> Aim
Quote the dissenting opinion below word for word, everything from "Michael Ames v." down to "of that petition.".

> Given text
Michael Ames v. Pierce County, Res/cross-appellant

¶63 (dissenting) — Assuming that Michael Ames’s declaratory judgment claims are not justiciable, those claims still raise issues of major public importance that demand resolution. Therefore, I would reverse the trial court’s dismissal of Ames’s petition for a declaratory judgment and remand for trial of that petition.

¶64 The majority opinion ably sets out the factual background of this appeal and the legal standards governing its resolution. Among those standards, threaded throughout the analysis are the rules governing dismissal under CR 12(b)(6). Dismissal under that rule should be granted only “ ‘sparingly and with care’ ” and only when it is “beyond doubt” that the plaintiff can prove “no set of facts, consistent with the complaint, which would justify recovery.” San Juan County v. No New Gas Tax, 160 Wn.2d 141, 164, 157 P.3d 831 (2007) (quoting Tenore v. AT&T Wireless Servs., 136 Wn.2d 322, 330, 962 P.2d 104 (1998)). To this end, we review dismissals under CR 12(b)(6) by asking whether there is any “hypothetical set of facts that could conceivably be raised by the complaint to support a legally sufficient claim.” Worthington v. WestNET, 182 Wn.2d 500, 505, 341 P.3d 995 (2015).

> Data lines
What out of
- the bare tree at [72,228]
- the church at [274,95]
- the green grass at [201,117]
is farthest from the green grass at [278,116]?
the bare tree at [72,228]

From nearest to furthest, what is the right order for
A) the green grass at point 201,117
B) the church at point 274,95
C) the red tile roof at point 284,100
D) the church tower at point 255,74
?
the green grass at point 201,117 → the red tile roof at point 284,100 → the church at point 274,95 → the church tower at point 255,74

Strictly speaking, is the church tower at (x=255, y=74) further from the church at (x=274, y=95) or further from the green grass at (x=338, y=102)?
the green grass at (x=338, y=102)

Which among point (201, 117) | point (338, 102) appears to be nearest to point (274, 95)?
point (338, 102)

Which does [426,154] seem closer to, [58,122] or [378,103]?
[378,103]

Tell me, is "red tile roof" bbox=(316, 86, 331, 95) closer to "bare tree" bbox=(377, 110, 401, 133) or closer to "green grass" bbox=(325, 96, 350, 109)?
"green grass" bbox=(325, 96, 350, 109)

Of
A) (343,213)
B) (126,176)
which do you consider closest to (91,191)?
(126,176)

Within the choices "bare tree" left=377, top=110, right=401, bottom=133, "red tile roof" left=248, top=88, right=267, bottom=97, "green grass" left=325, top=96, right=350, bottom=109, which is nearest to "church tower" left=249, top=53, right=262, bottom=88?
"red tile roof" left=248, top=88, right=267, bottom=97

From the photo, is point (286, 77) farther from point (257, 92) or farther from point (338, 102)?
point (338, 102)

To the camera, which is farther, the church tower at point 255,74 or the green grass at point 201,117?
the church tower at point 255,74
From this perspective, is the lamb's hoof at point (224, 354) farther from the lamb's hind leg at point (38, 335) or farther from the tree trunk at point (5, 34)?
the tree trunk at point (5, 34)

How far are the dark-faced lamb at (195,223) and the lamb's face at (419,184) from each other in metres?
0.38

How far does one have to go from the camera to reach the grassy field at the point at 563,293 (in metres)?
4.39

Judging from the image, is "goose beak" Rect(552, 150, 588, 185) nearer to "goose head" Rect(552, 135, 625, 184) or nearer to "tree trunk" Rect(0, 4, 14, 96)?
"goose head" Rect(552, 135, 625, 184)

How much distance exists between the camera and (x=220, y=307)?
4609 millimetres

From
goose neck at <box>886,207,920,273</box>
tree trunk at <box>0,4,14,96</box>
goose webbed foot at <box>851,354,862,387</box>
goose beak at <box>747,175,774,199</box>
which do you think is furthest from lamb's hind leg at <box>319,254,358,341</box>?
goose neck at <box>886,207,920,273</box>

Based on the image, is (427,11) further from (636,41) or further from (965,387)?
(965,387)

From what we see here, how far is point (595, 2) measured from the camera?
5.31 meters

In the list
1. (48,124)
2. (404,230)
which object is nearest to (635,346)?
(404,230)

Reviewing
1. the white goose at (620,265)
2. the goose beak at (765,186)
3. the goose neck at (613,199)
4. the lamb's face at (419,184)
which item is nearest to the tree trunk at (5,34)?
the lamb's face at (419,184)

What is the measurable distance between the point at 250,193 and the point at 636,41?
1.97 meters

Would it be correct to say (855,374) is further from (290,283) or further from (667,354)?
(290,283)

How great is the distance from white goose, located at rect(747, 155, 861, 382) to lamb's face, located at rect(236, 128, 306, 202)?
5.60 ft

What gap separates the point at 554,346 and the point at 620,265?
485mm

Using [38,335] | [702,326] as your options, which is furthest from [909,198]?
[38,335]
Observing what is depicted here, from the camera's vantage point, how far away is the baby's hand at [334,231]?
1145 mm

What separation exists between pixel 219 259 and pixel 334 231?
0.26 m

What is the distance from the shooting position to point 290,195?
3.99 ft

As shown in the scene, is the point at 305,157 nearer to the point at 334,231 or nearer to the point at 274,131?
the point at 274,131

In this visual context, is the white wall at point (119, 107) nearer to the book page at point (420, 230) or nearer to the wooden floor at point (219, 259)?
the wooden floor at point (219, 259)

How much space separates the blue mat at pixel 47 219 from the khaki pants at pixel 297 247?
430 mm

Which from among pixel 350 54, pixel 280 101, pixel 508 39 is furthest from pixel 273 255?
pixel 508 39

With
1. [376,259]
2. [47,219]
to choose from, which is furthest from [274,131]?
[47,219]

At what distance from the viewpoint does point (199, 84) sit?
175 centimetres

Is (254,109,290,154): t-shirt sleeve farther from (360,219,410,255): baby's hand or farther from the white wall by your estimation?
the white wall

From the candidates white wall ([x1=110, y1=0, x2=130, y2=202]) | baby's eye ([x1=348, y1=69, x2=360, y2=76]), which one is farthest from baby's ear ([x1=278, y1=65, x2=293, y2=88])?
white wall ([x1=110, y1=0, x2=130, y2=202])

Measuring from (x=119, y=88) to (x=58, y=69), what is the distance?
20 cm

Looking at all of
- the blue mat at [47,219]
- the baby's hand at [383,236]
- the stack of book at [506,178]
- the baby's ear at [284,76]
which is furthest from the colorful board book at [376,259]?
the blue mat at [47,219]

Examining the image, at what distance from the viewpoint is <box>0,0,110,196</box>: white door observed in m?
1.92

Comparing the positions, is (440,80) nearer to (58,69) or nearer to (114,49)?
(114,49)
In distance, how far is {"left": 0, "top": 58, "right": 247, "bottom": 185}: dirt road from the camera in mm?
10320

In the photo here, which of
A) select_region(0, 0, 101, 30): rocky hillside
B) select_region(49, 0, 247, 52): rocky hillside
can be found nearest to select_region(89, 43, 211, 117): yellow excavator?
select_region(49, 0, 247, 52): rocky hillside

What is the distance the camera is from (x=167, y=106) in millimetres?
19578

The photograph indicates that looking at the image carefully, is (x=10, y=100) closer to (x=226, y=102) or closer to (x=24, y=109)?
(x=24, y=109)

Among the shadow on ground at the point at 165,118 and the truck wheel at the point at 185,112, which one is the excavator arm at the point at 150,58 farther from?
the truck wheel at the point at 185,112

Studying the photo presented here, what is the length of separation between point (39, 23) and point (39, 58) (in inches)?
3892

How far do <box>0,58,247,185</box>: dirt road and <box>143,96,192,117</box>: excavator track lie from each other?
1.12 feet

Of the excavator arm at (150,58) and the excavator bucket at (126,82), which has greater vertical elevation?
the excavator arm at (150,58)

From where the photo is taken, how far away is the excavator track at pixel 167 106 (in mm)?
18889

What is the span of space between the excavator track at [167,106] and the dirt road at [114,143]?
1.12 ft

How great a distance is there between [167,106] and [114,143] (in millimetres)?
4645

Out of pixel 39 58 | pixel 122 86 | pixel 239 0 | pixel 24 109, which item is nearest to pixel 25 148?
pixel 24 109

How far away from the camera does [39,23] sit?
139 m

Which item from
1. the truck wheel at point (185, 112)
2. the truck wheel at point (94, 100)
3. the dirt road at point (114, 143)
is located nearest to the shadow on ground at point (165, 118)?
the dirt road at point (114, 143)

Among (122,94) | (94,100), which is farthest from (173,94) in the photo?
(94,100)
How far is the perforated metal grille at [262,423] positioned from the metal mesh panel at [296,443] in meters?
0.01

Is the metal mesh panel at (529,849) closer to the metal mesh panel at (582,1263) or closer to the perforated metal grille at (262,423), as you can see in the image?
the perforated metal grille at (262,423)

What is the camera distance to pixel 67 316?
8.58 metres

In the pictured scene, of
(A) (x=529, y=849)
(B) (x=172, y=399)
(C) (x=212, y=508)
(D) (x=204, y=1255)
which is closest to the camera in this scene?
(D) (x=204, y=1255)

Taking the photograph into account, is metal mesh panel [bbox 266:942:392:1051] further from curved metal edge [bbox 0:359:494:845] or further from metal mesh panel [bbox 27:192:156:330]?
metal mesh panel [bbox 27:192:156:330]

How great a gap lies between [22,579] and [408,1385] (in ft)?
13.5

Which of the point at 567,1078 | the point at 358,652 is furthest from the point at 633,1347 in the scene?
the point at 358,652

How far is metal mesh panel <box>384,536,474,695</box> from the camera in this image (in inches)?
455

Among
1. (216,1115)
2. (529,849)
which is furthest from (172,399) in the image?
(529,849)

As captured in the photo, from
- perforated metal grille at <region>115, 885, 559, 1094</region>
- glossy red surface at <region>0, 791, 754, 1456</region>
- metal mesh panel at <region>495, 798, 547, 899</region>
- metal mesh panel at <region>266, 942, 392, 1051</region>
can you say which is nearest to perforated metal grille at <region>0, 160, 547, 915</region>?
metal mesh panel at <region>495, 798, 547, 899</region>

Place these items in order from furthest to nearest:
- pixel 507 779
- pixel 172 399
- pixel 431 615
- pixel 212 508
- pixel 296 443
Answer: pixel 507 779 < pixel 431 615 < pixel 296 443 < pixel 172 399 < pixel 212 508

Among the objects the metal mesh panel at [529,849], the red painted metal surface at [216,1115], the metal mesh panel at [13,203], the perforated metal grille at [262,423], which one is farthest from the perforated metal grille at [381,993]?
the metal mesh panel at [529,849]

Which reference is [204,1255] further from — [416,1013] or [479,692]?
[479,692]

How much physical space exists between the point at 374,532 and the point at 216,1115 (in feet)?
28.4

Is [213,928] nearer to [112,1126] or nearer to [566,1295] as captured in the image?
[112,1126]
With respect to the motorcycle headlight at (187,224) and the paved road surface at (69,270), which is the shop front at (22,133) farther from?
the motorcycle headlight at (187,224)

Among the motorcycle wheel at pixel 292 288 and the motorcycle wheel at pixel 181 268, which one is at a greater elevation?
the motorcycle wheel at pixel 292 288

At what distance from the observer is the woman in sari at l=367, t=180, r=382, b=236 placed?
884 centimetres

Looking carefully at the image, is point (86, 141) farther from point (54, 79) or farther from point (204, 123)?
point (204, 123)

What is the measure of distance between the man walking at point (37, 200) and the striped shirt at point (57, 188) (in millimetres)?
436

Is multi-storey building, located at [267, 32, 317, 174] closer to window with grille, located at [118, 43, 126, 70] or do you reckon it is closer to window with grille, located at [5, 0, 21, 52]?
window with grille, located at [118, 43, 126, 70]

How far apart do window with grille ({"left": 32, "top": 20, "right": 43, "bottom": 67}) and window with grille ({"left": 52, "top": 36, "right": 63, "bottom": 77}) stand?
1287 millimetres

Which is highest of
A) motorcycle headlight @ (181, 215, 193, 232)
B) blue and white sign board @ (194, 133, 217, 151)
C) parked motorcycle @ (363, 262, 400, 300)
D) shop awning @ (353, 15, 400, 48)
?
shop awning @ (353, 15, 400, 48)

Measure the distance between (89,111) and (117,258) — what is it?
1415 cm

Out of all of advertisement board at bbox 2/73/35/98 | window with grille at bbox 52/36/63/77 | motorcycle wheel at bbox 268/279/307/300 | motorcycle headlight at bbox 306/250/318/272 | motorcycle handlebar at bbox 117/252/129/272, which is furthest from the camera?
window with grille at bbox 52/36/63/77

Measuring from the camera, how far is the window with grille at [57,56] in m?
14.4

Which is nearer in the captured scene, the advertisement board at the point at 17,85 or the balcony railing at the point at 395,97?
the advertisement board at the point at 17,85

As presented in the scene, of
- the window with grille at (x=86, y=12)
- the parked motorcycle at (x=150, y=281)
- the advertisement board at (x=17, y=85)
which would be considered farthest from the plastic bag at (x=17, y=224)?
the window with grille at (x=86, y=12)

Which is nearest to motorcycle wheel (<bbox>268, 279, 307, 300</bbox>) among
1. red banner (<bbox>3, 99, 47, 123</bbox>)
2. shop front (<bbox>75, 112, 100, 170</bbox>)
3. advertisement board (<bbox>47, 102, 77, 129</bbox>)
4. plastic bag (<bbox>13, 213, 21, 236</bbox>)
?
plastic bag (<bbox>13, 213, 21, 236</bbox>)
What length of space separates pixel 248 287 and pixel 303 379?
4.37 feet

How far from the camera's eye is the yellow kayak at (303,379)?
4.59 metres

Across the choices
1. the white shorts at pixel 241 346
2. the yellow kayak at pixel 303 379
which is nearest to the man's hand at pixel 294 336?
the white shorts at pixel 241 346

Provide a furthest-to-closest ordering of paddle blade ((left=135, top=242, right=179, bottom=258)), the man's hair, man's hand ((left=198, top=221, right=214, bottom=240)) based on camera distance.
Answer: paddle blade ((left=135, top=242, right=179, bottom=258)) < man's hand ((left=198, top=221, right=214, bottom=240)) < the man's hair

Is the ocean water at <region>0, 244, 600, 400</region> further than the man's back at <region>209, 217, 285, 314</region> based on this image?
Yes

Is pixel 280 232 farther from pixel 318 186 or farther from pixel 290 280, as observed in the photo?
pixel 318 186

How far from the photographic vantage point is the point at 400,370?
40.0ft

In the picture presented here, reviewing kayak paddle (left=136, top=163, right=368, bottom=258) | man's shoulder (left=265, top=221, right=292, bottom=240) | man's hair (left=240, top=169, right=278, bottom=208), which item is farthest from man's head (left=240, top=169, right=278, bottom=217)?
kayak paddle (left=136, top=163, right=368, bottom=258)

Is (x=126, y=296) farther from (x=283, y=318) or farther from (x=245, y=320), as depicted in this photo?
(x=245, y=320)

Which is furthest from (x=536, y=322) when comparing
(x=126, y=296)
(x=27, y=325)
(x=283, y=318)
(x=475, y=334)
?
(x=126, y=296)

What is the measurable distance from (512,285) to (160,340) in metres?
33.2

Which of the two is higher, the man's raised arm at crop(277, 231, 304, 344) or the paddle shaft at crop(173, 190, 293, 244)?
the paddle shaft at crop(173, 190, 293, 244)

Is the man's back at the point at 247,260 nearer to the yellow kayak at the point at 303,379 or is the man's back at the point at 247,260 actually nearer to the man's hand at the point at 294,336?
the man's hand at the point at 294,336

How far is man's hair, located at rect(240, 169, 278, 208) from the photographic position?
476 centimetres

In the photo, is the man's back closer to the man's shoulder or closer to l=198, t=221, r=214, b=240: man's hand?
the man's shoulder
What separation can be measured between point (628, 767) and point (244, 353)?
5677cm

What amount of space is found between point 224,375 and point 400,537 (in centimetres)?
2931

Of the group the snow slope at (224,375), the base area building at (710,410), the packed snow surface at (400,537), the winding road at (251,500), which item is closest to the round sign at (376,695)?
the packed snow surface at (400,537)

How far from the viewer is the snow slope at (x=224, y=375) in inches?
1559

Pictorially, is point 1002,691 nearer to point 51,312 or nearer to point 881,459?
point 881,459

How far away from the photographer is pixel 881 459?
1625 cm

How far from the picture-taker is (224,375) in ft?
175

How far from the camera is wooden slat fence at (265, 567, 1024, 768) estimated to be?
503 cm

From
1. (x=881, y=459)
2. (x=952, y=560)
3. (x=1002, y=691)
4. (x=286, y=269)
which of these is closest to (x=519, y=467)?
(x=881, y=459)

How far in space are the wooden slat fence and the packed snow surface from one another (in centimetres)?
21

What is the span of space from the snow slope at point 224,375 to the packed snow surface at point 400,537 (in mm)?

> Answer to this task
Michael Ames v. Pierce County, Res/cross-appellant

¶63 (dissenting) — Assuming that Michael Ames’s declaratory judgment claims are not justiciable, those claims still raise issues of major public importance that demand resolution. Therefore, I would reverse the trial court’s dismissal of Ames’s petition for a declaratory judgment and remand for trial of that petition.